= Beginning of Section =

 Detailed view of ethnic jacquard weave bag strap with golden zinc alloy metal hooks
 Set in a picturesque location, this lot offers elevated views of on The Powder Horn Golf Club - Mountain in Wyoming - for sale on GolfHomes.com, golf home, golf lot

= End of Section =
= Beginning of Section =

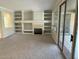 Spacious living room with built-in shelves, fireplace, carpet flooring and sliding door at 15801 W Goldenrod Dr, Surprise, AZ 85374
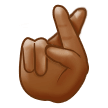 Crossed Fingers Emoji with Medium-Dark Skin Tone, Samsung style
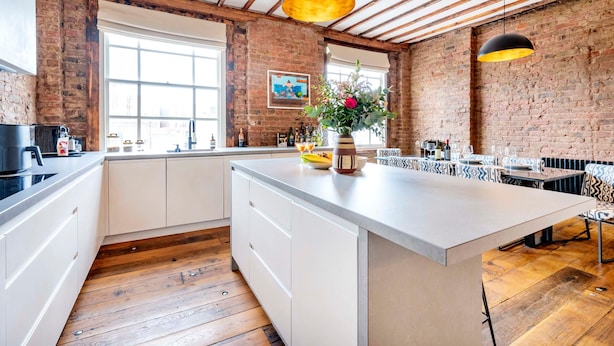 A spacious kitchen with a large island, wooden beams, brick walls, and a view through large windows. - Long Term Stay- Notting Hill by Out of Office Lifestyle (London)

= End of Section =

→ **TASK GOAL**:
Set down, from the entries above, exactly the lines from the one with "Detailed view of" up to and including the one with "Set in a picturesque", and no other lines.

→ **OUTPUT OF THE TASK**:
 Detailed view of ethnic jacquard weave bag strap with golden zinc alloy metal hooks
 Set in a picturesque location, this lot offers elevated views of on The Powder Horn Golf Club - Mountain in Wyoming - for sale on GolfHomes.com, golf home, golf lot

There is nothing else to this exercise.